Лабайну показалось, что в каменные плиты у его ног ударили разом десять молний, а в голове загремел самый яростный гром.

— Это… — Лабайн отвернулся, сжимая пальцами виски. Крепления камней в перстнях прищемили несколько волосков, но он не заметил боли. — Это ложь. Вы лжете, чтобы спасти себя…

— Я не стала бы лгать вам, особенно в таком вопросе. — Голос Каинги звенел от искреннего счастья. — Если же вы не верите мне, спросите моего лекаря. Он подтвердит, что я говорю правду.

Лабайн так и стоял, ошеломленный. Теперь вместо грома в голове бился вихрь мыслей, самых невероятных. Изменить ему Каинга не могла: все это время она пребывала под строжайшим надзором, да и не таков ее нрав. Бесспорно, если она говорит правду, то дитя, которое она носит, может быть только его, сроки сходятся. И если так, в бесплодии ее уже не обвинить, даже если родится дочь, а не сын. "Нет, слишком уж она сияет, словно победительница, — подумал Лабайн, заодно вспомнив, что лекарь Каинги — Видящий. — Должно быть, он предсказал ей пол ребенка".

Сын. Наследник. И Каинга — его мать.

Случись это семь или пять лет назад, даже в минувшем году — и Лабайн не сдержал бы радости.
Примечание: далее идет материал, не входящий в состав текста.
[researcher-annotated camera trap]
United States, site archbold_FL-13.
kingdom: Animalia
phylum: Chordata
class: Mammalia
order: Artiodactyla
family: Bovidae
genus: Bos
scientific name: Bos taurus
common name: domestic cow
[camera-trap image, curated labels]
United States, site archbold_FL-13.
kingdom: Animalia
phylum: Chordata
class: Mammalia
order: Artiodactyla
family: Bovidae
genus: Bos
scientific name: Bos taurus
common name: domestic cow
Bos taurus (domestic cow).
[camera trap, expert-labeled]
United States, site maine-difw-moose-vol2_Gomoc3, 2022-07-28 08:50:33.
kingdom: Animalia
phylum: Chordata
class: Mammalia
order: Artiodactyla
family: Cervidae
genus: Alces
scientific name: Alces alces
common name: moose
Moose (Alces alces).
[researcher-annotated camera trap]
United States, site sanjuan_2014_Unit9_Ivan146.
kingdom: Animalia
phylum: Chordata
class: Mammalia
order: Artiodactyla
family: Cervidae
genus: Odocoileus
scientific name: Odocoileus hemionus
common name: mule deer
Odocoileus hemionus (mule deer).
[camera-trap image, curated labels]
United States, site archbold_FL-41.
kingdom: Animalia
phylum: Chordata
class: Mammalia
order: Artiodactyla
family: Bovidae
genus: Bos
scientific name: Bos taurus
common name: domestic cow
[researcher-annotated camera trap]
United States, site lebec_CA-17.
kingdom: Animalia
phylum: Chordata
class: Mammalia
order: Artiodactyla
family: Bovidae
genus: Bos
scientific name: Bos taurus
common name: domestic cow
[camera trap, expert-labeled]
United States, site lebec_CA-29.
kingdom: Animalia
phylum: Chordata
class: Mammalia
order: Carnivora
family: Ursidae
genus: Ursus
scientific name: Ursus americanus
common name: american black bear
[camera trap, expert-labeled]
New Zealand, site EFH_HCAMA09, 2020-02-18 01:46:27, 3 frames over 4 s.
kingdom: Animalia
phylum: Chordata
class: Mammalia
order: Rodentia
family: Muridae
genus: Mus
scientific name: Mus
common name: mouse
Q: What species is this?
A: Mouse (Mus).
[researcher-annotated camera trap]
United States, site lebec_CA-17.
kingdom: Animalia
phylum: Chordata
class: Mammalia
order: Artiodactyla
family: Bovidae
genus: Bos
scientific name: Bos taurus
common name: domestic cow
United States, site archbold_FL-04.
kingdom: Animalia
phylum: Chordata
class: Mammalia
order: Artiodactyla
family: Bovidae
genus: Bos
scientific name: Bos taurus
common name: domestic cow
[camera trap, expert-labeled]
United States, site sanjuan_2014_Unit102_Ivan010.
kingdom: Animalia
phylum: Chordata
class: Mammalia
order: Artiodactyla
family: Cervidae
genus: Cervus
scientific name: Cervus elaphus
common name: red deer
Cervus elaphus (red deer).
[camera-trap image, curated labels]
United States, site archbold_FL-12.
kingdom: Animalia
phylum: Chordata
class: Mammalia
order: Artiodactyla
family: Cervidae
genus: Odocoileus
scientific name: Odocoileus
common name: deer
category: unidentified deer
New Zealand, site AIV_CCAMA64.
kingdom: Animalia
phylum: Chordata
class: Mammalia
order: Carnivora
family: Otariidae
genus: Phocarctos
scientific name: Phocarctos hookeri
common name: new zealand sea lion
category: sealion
Он носил бы жену на руках в прямом смысле и исполнял бы любую ее прихоть. Да что он — весь Ходанн бы ликовал! А потом, когда наследник появился бы на свет, празднество длилось бы не меньше месяца, и щедростью своей счастливый отец затмил бы всех государей в окрестных землях. Но сейчас, когда Лабайн запутался сам и впутал свое герцогство в бессмысленную войну, он не находил нужных слов.

— Вы не рады, государь? — услышал он словно сквозь толстое покрывало.

Лишь теперь Каинга осмелилась подойти к нему и тихо коснулась его руки. Он нетерпеливо отнял ее, но отворачиваться больше не стал.

— Рад?

Лабайн глянул на нее. Она смотрела ему в глаза, и даже он не нашел бы в них ни единой тени коварного умысла или обмана — что вмиг возмутило его.

— Быть может, мне тоже стоит обрадовать вас, сударыня? Ведь вам придется по нраву весть о том, что герцогиня Вальде бесследно пропала и моя женитьба на ней может расстроиться. И что мой союзник подло обманул меня!

— Тогда зачем же доверяться тем, кто обманывает, государь? — тихо, но твердо произнесла Каинга. — Зачем вести с ними дела? Почему бы не верить тем, кто предан вам и Ходанну? Зачем нужен союз, который губит вас и вашу страну?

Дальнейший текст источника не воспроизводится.